According to Julia Child, French chefs, and traditional foodies, the absolute best chicken stock that can be made includes chicken feet. It, supposedly, adds a depth of flavor and a huge amount of gelatin (for superior stocks) that footless stocks just can't match.
You can't exactly waltz down to the grocery store and come back with chicken feet, though.
So I'll admit it... the awful truth... ever since I saw Julia Child make her stock with chicken feet I've been waiting for one of my laying hens to die.
Rather than one of the cannibal biddies, though, unfortunately the first one to bite the dust was Howard. You may remember our Polish Crested rooster from this post. He was a cocky little crower, but he crowed his last earlier this week when he was run over by the moving coop. RIP Howard.
My husband did the thankless task of plucking and gutting, and brought Howard home for me to stew... feet included.
Let me tell you... nothing I read about the delights of French cooking prepared me for the NIGHTMARISH experience of actually skinning chicken feet!!!
The how-to is easy enough.
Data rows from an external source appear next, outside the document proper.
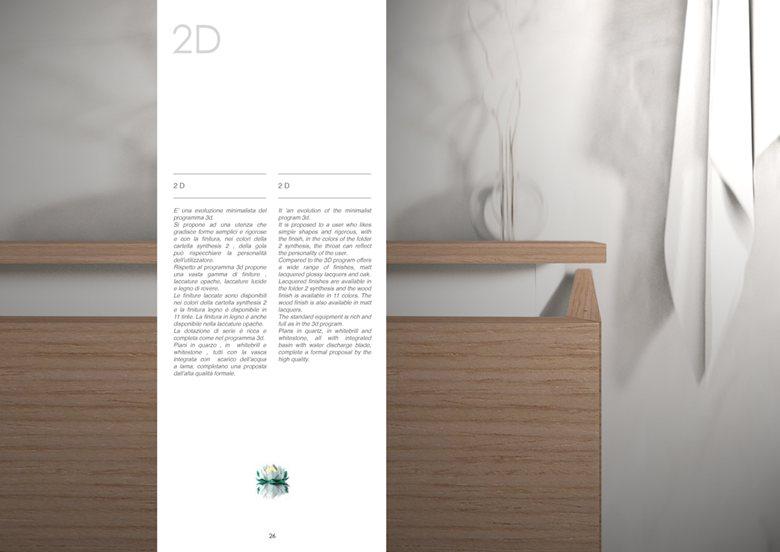 2D Bath furniture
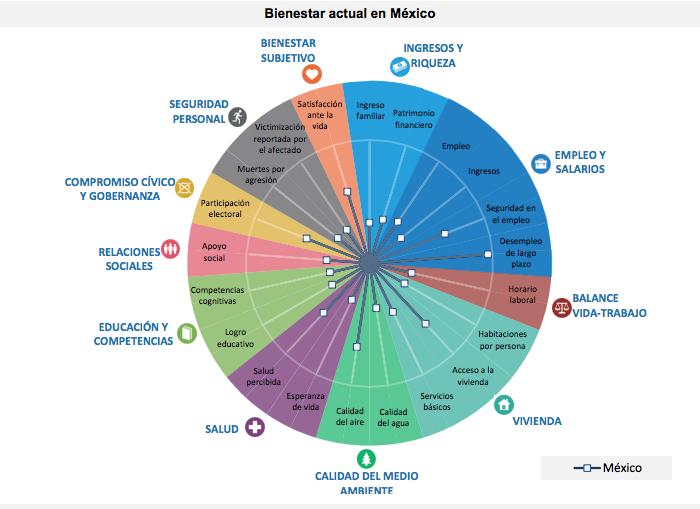 Imagen de la OCDE que muestra su estadísticas en el informe ¿Cómo va la vida? 2015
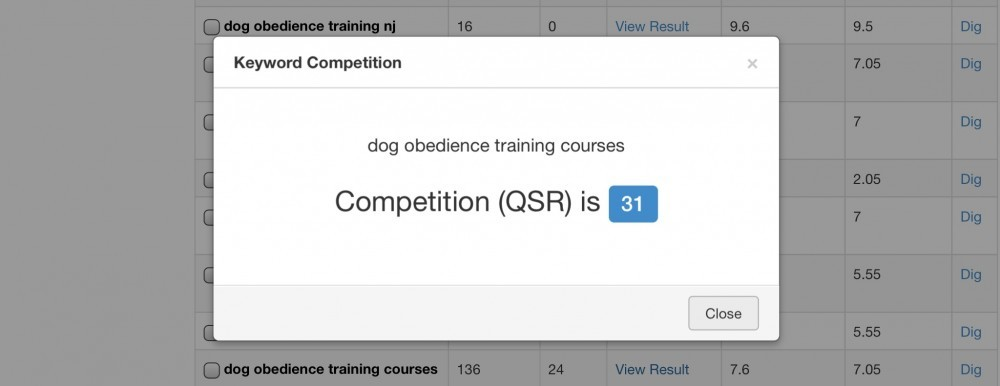 Dog obedience QSR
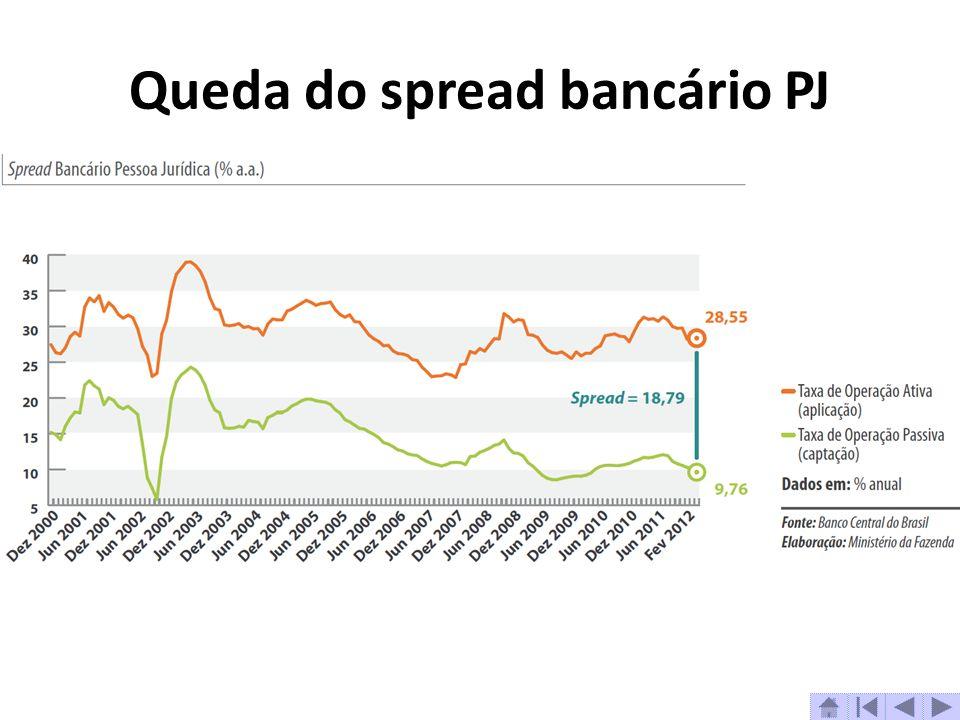 Queda do spread bancário PJ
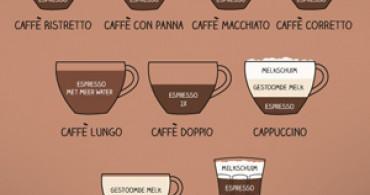 Koffiewijzer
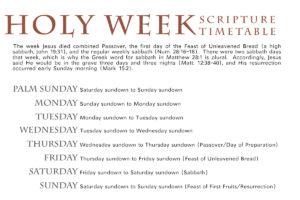 Holy Week Scriptural Timetable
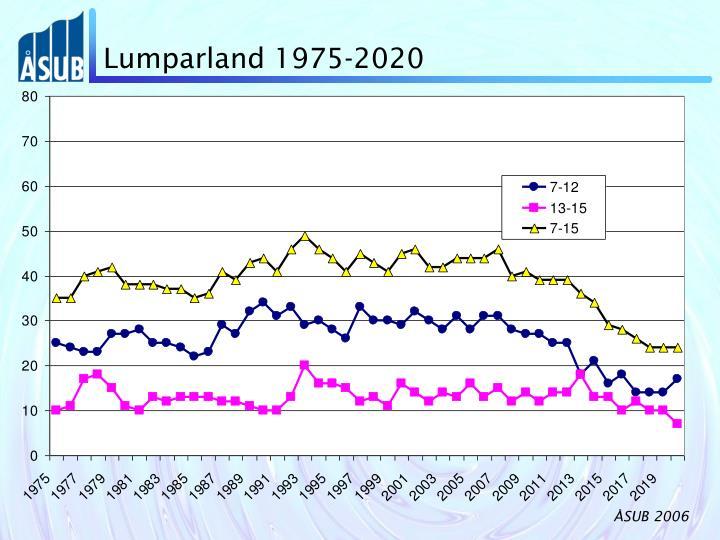 Lumparland 1975-2020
You boil the feet for about 1 or 2 minutes and then plunge them into cold water. Supposedly the skin slips off just like on a tomato. BUT THEY FAILED TO MENTION THAT IT GETS CAUGHT ON THE TOENAILS! EEEEEEWW!!!!!
I called my father for moral support. I was so grateful that he didn't laugh at me when I told him I was skinning chicken feet. He held my hand over the phone and without him I don't think I could have done it.
Think I'm exaggerating the grossness? Feast your eyes on this:
Those, dear ladies, are Howard's skinned feet (stewed for 24 hours).
I don't think any soup on earth could be worth the horror of peeling a chicken foot and having the claw come back to clench your finger as you drop its snake-like shedded skin.
This soup had darned better be worth it.
Farm life initiation lesson 436: complete.